Ghana’s image in corruption fight low, says international relations expert

Ken Ahorsu of the Legon Centre for International Affairs and Diplomacy says Ghana is losing the fight against corruption

An international relations expert with the Legon Centre for International Affairs and Diplomacy, Ken Ahorsu, has declared that Ghana’s international image now is no different from other African countries that have been tagged with corruption.

Citing several court cases, including the Election 2020 Supreme Court petition, Ahorsu said even though the opposition National Democratic Congress (NDC) lost the case, it succeeded in casting doubt on the credibility of the judiciary when the bench refused to allow the chair of the Electoral Commission, Jean Mensa, to testify.

Speaking on The Big Bulletin with Beatrice Adu on Thursday (2 September), Dr Ahorsu said Ghana used to be revered in the comity of nations as having a high pedigree when it came to the rule of law and the fight against corruption.

“To be very frank, our image is no longer different from other nations in Africa though we had so much pride in ourselves that [with] Ghana, when it comes to the judiciary, when it comes to the tenets of democracy and when it comes to due process, we’re different and not one of the rest,” Dr Ahorsu said.

CDD survey

Meanwhile, a survey by the Ghana Center for Democratic Development has shown that a majority of Ghanaians do not believe President Nana Akufo-Addo can fight corruption.

The report, which sampled the views of 2,400 Ghanaians from all 16 regions of the country between 23 May and 3 June, also blamed the reduction in the president’s vote between the 2016 and the 2020 polls on his own performance and that of NPP MPs.

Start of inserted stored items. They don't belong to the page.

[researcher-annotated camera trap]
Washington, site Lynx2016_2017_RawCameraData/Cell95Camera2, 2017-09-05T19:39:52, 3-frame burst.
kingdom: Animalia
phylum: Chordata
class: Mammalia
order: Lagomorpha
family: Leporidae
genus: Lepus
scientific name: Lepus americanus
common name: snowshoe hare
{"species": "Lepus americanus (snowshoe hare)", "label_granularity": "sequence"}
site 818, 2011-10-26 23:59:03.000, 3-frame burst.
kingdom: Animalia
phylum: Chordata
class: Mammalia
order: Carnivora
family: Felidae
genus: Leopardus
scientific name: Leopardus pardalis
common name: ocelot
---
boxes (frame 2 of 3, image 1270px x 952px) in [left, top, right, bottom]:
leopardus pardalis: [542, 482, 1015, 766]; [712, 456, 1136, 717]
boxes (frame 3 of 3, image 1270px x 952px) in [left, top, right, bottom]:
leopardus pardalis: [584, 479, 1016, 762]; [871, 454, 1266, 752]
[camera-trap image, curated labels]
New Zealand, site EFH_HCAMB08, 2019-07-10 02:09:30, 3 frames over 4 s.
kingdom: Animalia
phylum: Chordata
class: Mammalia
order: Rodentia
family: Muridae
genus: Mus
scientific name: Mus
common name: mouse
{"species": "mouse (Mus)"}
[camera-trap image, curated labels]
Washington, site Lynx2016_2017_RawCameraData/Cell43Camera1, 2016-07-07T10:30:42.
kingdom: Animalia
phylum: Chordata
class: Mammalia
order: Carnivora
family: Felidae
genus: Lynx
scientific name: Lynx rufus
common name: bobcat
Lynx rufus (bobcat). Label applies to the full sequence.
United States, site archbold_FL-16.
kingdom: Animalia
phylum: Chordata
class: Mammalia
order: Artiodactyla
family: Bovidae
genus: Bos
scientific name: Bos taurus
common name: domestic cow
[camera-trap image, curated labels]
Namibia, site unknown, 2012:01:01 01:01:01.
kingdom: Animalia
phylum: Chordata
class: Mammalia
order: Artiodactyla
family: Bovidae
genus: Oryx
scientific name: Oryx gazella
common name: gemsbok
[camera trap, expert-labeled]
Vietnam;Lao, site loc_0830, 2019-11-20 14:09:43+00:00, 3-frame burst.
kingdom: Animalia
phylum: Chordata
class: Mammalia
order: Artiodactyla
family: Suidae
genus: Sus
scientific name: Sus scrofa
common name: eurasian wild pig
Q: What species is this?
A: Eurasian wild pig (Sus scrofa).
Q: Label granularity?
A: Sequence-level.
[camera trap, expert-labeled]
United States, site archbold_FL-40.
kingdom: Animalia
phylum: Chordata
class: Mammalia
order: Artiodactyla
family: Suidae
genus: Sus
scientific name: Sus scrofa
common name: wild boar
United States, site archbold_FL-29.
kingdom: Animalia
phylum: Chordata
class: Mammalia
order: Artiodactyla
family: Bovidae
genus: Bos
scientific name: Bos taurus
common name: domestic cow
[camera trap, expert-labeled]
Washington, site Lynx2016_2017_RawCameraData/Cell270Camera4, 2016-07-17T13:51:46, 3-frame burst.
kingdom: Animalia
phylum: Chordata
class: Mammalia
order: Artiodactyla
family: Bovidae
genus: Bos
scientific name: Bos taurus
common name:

“Fewer than half [sic] of Ghanaians are optimistic that, in the next four years, the Akufo-Addo NPP-led government will perform ‘much better or better’ in addressing educational needs (45%), providing reliable supply of electricity (44%), maintaining roads and bridges (44%), and providing water and sanitation services (43%). Only one-third (35%) are optimistic about government’s ability to reduce crime,” the survey said.

“Only about three in ten Ghanaians or fewer are optimistic about the government’s ability to fight corruption (30%) and promote collaboration between the ruling and opposition parties (25%),” the report said.

It further noted: “While Ghanaians are split (48% vs 48%) on the government’s ability to ensure that the rule of law is upheld in the next four years, majorities are not confident in its ability to protect the country’s financial resources (53%) and curb corruption and official impunity (62%).

“Ghanaians are evenly split in their confidence in government’s ability to consolidate the gains made in the Planting/Rearing for Food and Jobs programme in the next four years, but a majority (61%) express lack of confidence in the government’s ability to expand the one million-dollar per constituency initiative,” the report said.

It however noted most Ghanaians are hopeful that some things will get better in the second term of the Akufo-Addo government.

“In general, most Ghanaians expect changes in the way the Akufo-Addo-led NPP government handles a number of national development issues in the next four years.  A majority of Ghanaians (52%) are confident that the second Akufo-Addo-led NPP government will consolidate the gains of the Free SHS programme, but a similar proportion (57%) have no confidence in the government to expand the 1D1F initiative across the country.”